The new coalition at Perth and Kinross Council appears to have fractured, just hours after being unveiled.
The local Conservative group announced on Monday morning that a deal had finally been struck to take control of the local authority.
In a statement, the party said it had partnered up with the local Liberal Democrats, independent members and the area’s sole Labour representative Alasdair Bailey.
Mr Bailey told the Courier he was happy with the new administration and posed for photos with Conservative leader Ian Campbell and other members of the coalition at the council’s High Street HQ.
He said: “By working in partnership, we are able to move forward and start addressing the issues that matter most to the people of Perth and Kinross.”
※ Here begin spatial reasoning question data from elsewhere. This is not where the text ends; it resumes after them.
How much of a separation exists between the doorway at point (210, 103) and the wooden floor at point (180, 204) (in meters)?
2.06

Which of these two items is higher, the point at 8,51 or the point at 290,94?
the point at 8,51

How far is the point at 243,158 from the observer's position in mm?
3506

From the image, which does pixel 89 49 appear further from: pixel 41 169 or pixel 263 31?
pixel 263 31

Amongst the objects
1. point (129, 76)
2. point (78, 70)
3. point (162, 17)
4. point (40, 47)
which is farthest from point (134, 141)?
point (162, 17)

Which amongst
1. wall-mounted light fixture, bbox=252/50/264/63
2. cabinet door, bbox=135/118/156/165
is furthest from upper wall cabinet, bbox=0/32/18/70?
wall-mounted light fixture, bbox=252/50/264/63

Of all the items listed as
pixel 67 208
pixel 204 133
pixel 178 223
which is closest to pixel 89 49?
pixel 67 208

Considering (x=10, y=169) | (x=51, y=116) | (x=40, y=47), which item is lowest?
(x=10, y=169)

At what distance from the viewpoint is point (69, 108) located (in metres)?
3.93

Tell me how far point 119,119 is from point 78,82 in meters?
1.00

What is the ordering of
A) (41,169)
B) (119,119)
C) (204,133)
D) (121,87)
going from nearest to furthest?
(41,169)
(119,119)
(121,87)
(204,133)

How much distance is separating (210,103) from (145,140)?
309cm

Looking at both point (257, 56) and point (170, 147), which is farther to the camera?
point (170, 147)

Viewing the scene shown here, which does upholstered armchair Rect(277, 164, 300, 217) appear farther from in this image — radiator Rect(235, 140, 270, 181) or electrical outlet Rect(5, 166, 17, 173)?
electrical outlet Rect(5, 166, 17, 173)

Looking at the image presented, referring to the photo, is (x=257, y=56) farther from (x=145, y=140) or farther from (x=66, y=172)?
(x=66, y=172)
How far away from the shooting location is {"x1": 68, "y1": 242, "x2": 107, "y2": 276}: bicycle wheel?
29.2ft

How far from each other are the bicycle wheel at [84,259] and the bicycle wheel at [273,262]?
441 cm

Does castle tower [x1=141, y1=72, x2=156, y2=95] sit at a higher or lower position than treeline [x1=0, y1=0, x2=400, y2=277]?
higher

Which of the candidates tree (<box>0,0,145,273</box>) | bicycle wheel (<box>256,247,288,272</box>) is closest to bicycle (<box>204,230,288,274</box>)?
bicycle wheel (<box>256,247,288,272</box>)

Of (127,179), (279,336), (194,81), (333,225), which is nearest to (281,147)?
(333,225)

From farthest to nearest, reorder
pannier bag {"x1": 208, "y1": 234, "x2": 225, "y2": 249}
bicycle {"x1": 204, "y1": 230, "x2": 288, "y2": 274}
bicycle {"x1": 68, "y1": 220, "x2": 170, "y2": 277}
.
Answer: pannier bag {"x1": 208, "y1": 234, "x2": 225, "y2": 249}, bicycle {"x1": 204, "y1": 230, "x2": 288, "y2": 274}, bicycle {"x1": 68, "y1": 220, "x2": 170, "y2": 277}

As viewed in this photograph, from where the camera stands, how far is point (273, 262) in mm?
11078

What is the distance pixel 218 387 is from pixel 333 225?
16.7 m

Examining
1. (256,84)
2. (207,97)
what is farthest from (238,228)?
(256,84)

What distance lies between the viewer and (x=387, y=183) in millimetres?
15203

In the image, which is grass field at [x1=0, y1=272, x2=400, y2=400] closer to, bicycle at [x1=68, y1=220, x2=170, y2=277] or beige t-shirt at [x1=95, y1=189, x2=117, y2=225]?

But by 2pm, a statement issued by Mr Bailey, via Scottish Labour’s communication team, stressed he was not part of the administration and never had been. “For the avoidance of any doubt, as the Tories won the largest number of seats at Perth and Kinross, they have the right to form an administration,” he said.
“I am not part of that administration although I support their right to form one. That in no way means I am in coalition with the Tories and I will continue to vote as my conscience and Scottish Labour policy dictates.”
It is not clear why Mr Bailey was announced as part of the top team, but a source said it was due a breakdown in communications.
Mr Campbell – who now looks set to become council leader – said the top team remained committed to delivering “sustainable, high quality services” to the area.
The Tories became the region’s biggest party at the recent local government elections. They saw their councillor numbers soar from 10 to 17, while the SNP dropped two to 15.
The new coalition will be formalised at Wednesday’s first meeting of the new council.
Mr Campbell said: “I am delighted that we have been able to form a working partnership with other elected members, who are as keen as I am to see the delivery of sustainable, high quality services to the people of Perth and Kinross.
“We believe that by working together we can deliver that vision and we are all committed to making that happen.”
He added: “Now the hard work begins, but by all of us facing the same way, it will make that aim much easier to achieve.”
Lib Dem councillor Peter Barrett added: “I and my Scottish Liberal Democrat colleagues want to make this partnership work to make the council more agile and responsive, quicker to respond to communities, more active in devolving power to communities and better at empowering communities in their neighbourhoods and localities.
“There is much for the new partnership to do to tackle inequalities in Perth and Kinross and we look forward to driving forward the new partnership agenda.”
Independent Xander McDade, who at 23 is the local authority’s youngest councillor, said: “By supporting the Conservative group to form an administration, all involved are respecting the resulted delivered by the voters and I will still be holding the new administration to account.
“Councils should be about working together in the best interests of everyone, not prioritising party politics and that is what this agreement should deliver.”
He added: “I’m very encouraged by Councillor Campbell’s wish to bring in thoughts and ideas from across the political spectrum with regards to council policy.”
The council was previously led by a minority SNP administration.
A total of 15 councillors stood down before the election including leader Ian Miller, provost Liz Grant and Labour’s John Flynn who had served for 29 years.
Perth and Kinross has 40 councillors in total, including 22 new ones.
Candidates clash over new administration “wake up call”
The new administration should act as a “wake up call” for the people of Perth and Kinross, Pete Wishart has claimed.
The SNP’s general election candidate for Perth and North Perthshire said the coalition was a warning of the threat posed by the Conservative’s “cost cutting agenda”.
He said: “Perth and Kinross residents now face five years of a services cutting Conservative administration, determined to reverse the many advances made by the previous administration.
“The people of Perthshire should now brace themselves for a bumpy and costly five years.”
Mr Wishart added: “The Tories secured their success in these council elections on the single issue of opposing a second independence referendum so we have no idea what their priorities for Perth and Kinross services are.
“In all the screeds of literature put through Perthshire doors on constitutional issues, they said practically nothing about how they would actually run the council.”
He said: “We do know, though, the general thrust of what’s in store for the people of Perthshire from what they proposed at the last Perth and Kinross budget. In those proposals, they said that they would close all public toilets in Perth and Kinross, withdraw support from vital services such as the Citizens Advice Bureau and increase bereavement charges year on year.
“This Conservative victory in the council elections should therefore be regarded as a massive wake up call to everyone in Perthshire.”
Tory candidate Ian Duncan said: “On May 4, the people of Perthshire voted overwhelmingly for change on the council, with huge swings from the SNP to the Conservatives.
“It is good to see that we will have a new Conservative-led administration, working in partnership with Liberal Democrats, Labour and Independents to take Perth & Kinross forward. This is exactly the progressive, inclusive approach that local people want to see.”
He added: “Now residents in Perth & North Perthshire have the opportunity to elect a Member of Parliament who will work with our new Council leadership for the good of the area.
“It is clear that the choice is between a new Scottish Conservative MP looking to take Perthshire forward, and a SNP representative promoting division and an unwanted 2nd Independence referendum”.